### PROBLEM DESCRIPTION:
The answer must be an exact copy of the lines from the one with "Head of a Thorny Devil by Corbis" through the final line below, with no pictures and nothing else.

(Image-caption web data)
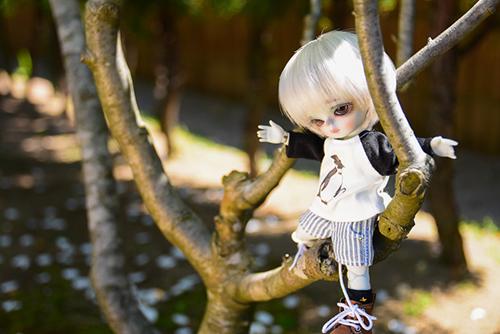 WITHDOLL、Happy Ending Story - Wolf Rudyのルディ。またしても、木に登ったはいいけれど、降りられなくなっている様子。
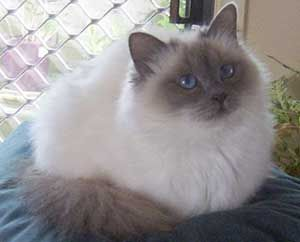Blue Point Birman Fancy Cats Pretty Cats Gorgeous Cats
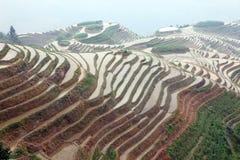 Longji rice terraces,  China Royalty Free Stock Photography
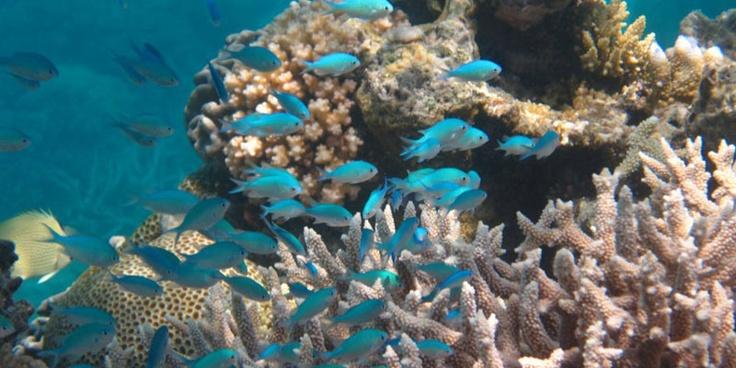 Snorkelled the Great Barrier Reef, Cairns & Port Douglas, Australia.
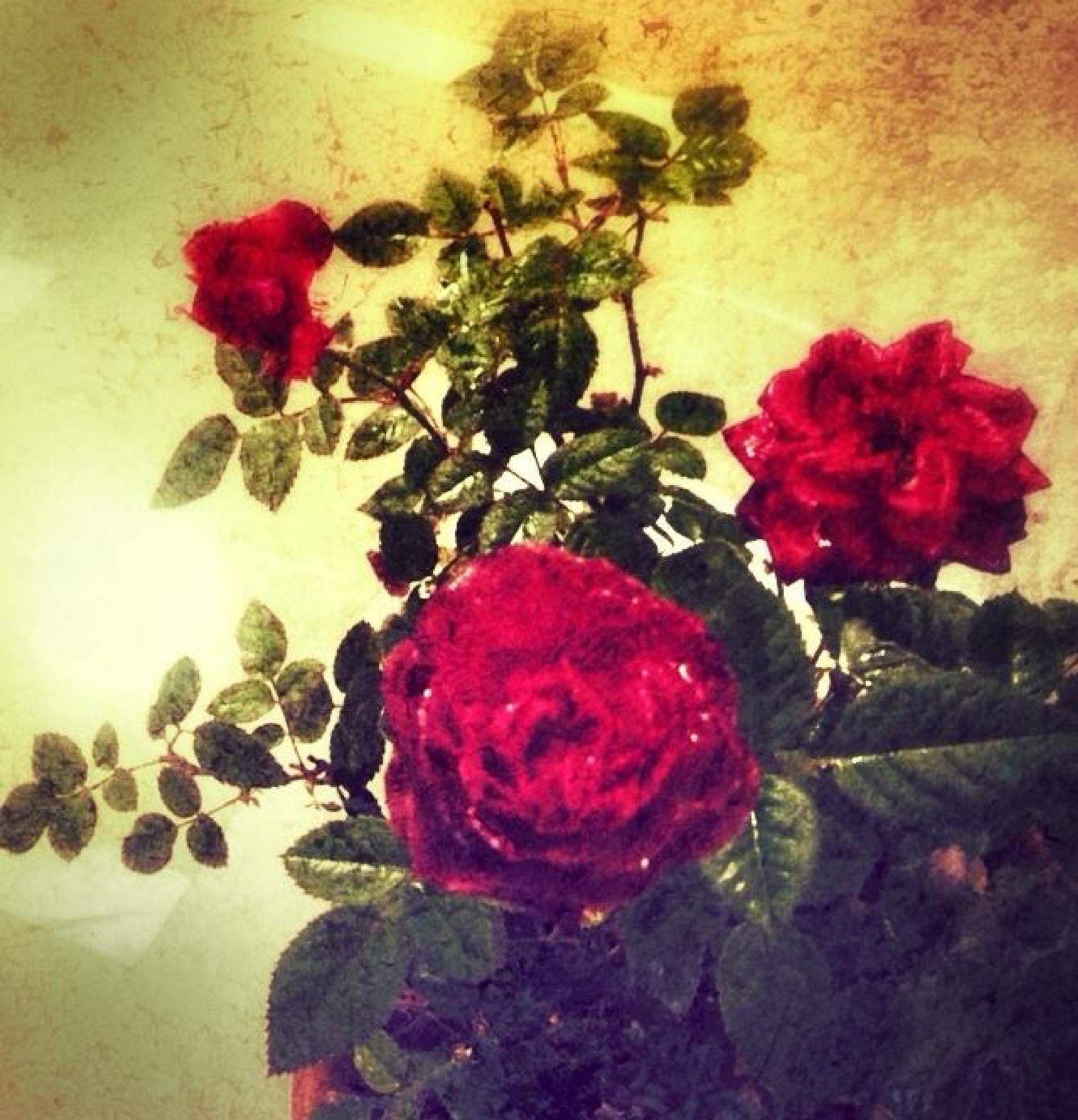 Feliz San Valentín ! by Marinela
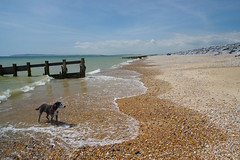 Photo of Max cooling himself down on a near deserted beach......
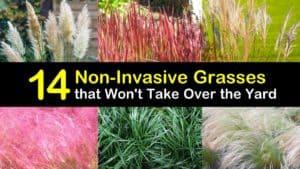 Non Invasive Grasses titleimg1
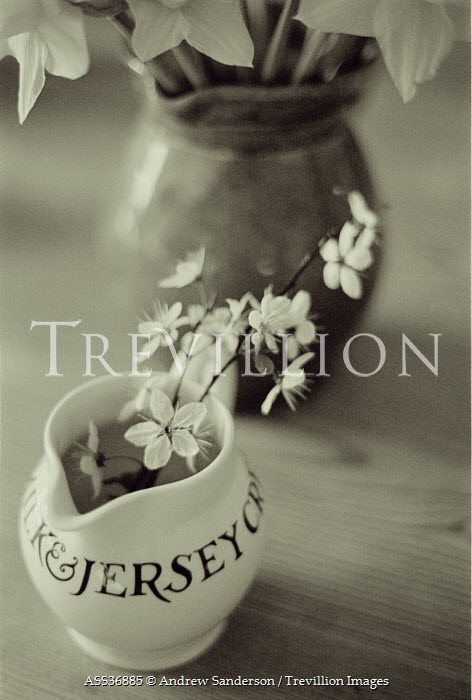 Andrew Sanderson TWO JUGS WITH FLOWERS Miscellaneous Objects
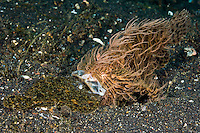 The flatfish proved too large for the frogfish and eventually the frogfish spat its prey out, already dead. The Lembeh Strait in N Sulawesi is famous for its unusually high marine biodiversity, particularly of unusual animals that live on the exposed sand areas.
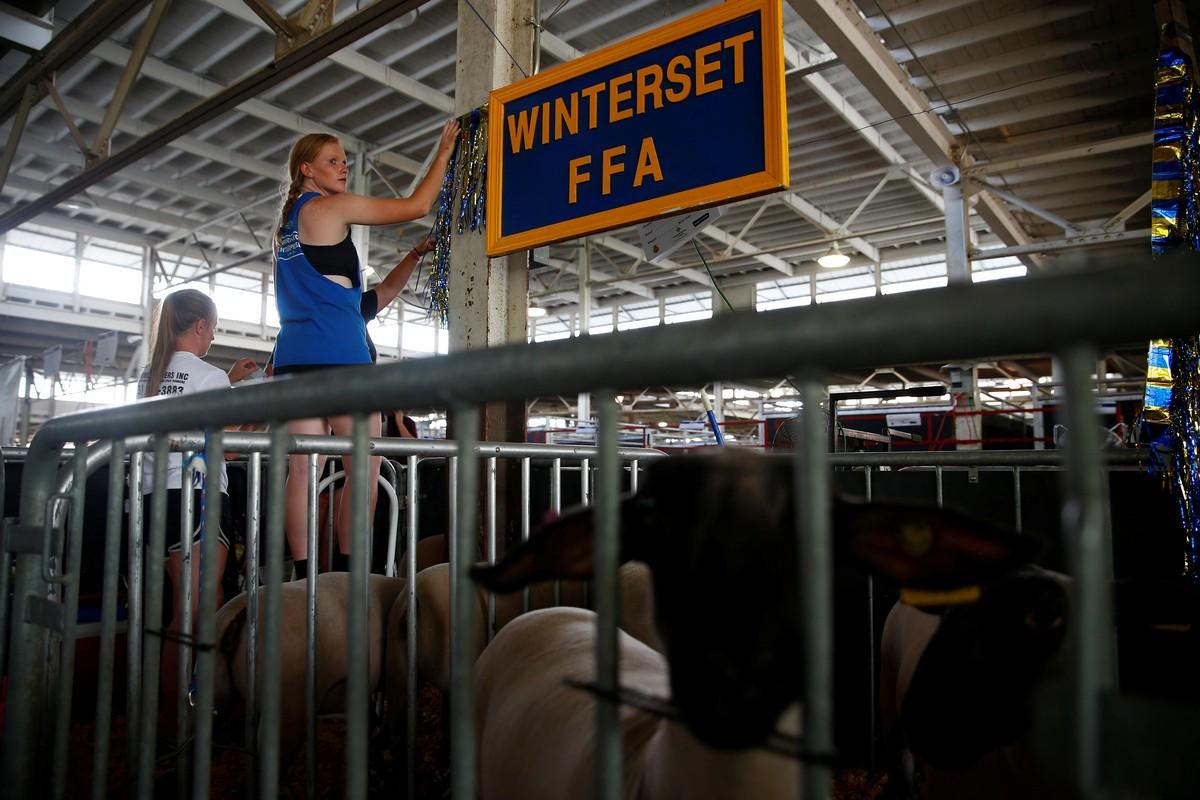 Ежегодная ярмарка достижений фермеров штата Айова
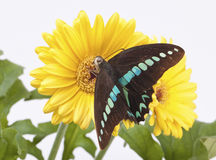 Graphium Milon Swallowtail Stock Photography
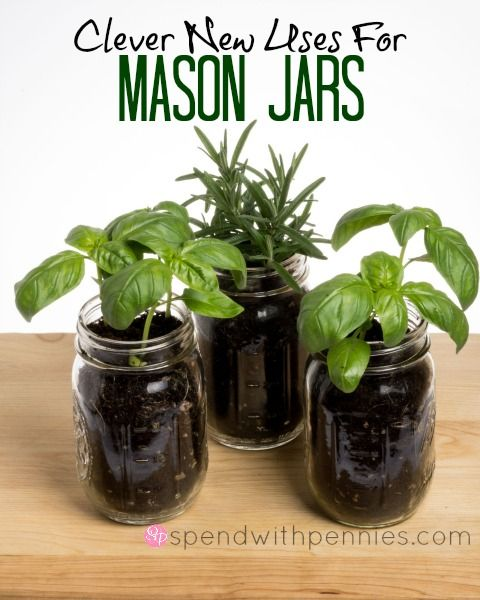 Clever New Uses for Mason Jars Love it? Pin it to SAVE it! Follow Spend With Pennies on Pinterest for more great tips, ideas and recipes! Leave your own great tips in the comments below! If you regularly buy homemade jellies or preserves, or if you...
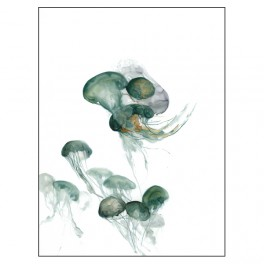 Medusas_12
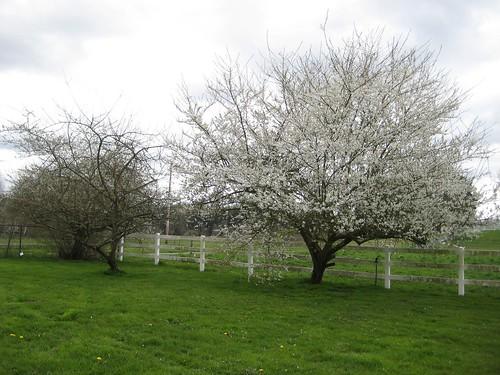tree, fruit tree, flowers, blossoms, flower… IMG_1829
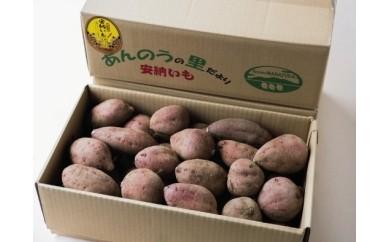 特典番号01.種子島安納いも(生いも5kg) 340pt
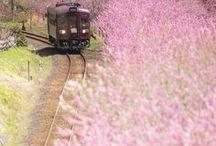 Places - Japan / Japan chronicles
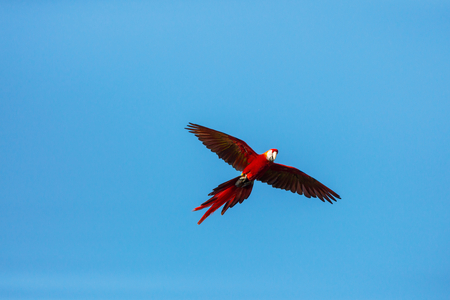 Green-winged Macaw Ara in the wild, Costa Rica, Central America Stock Photo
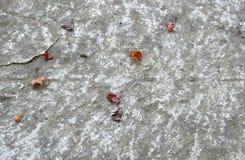Blätter auf Stein Stockfotografie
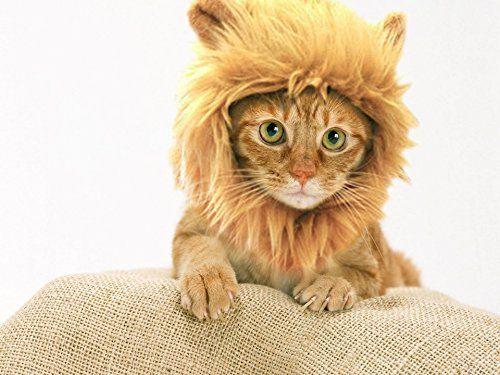 #RLWDDogCostumes: Lion Mane hat, Halloween Cat Costume. This Pet Costume turns your Pet Into a Ferocious Lion. View details at http://realifewebdesigns.com/web-store/details/?B00PE35AK8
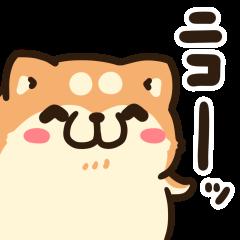 動くボンレス犬とボンレス猫2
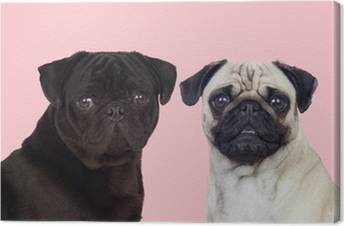 Pugs Canvas Prints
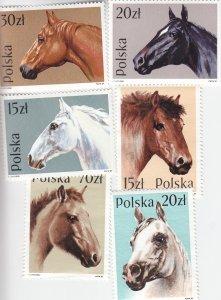 Poland: Sc #2894-2899, Horses, MNH (S18985)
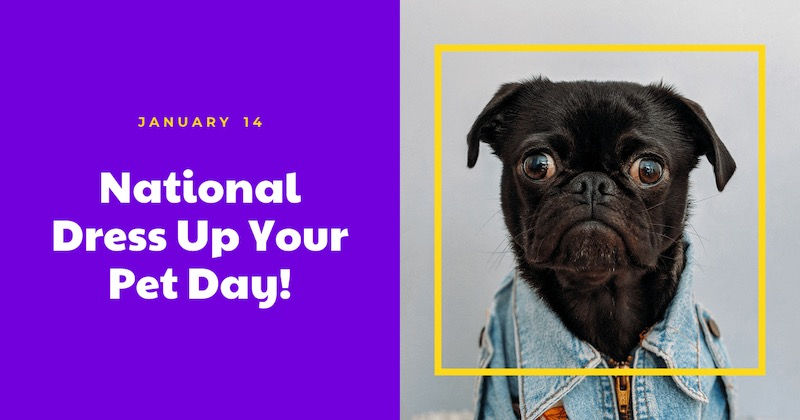 Love Your Pet Day - Social Media Holiday Templates5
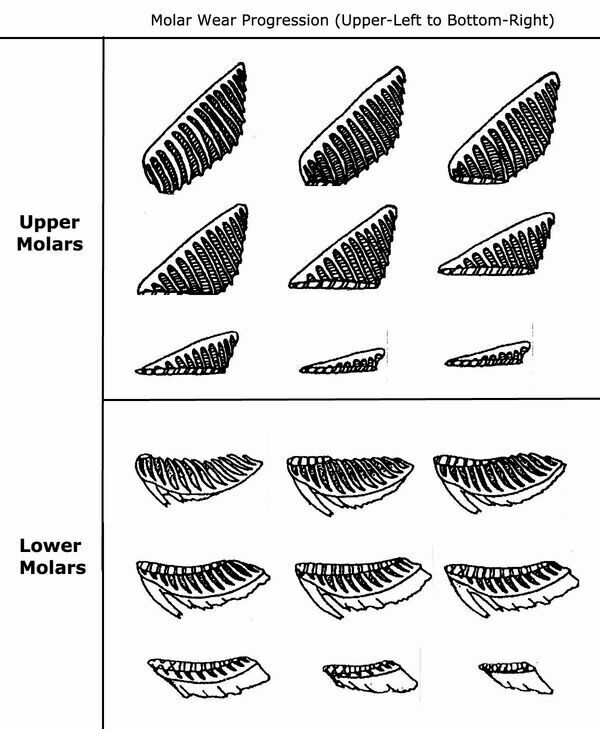 Diagram of upper and lower molars with progressive amounts of wear.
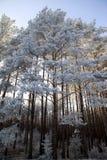 冬天森林在白俄罗斯,东欧 免版税图库摄影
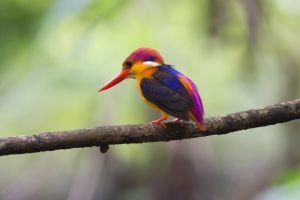 nature animals small birds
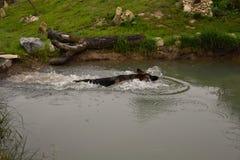 Заплывы собаки немецкой овчарки в пруде Стоковое фото RF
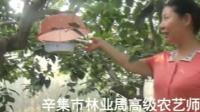 京津冀聚焦村闻【辛集绿色无公害果品种植】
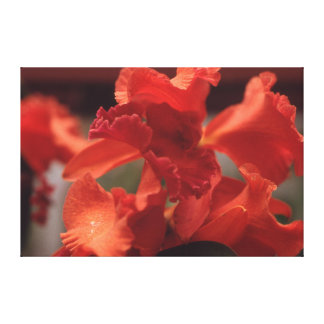 Flaming Red Orchid Canvas Print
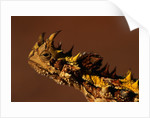 Head of a Thorny Devil by Corbis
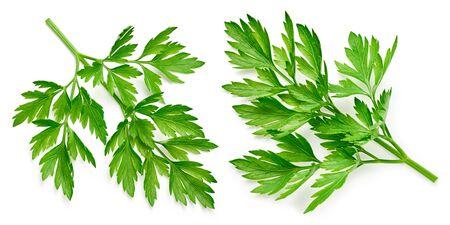Fresh parsley isolated on white 스톡 콘텐츠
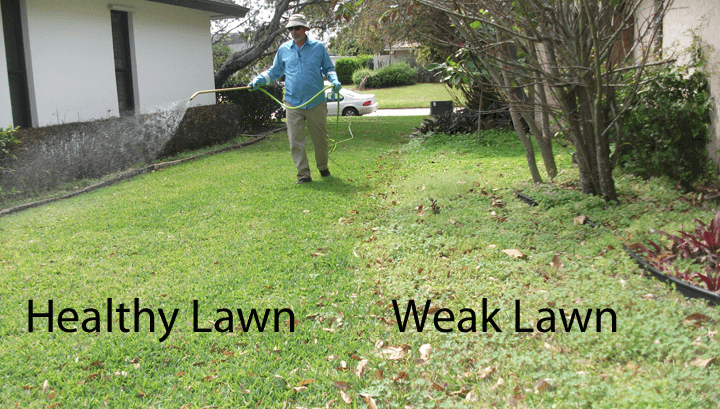how to clean your lawn from weeds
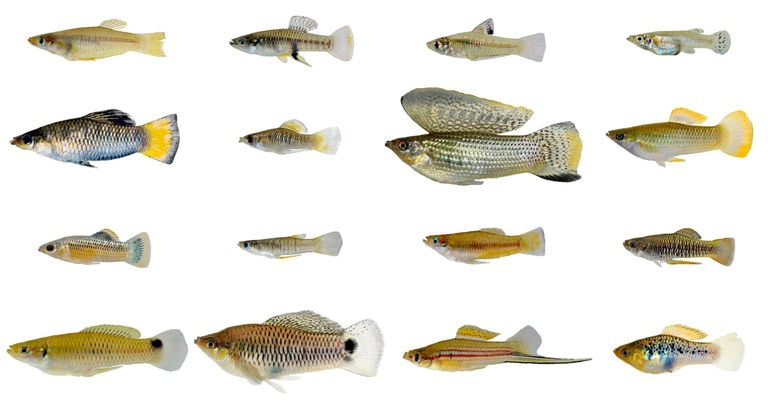 Male livebearing fish are evolving faster than females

### RESPONSE AREA:
 Head of a Thorny Devil by Corbis
Fresh parsley isolated on white 스톡 콘텐츠
how to clean your lawn from weeds
 Male livebearing fish are evolving faster than females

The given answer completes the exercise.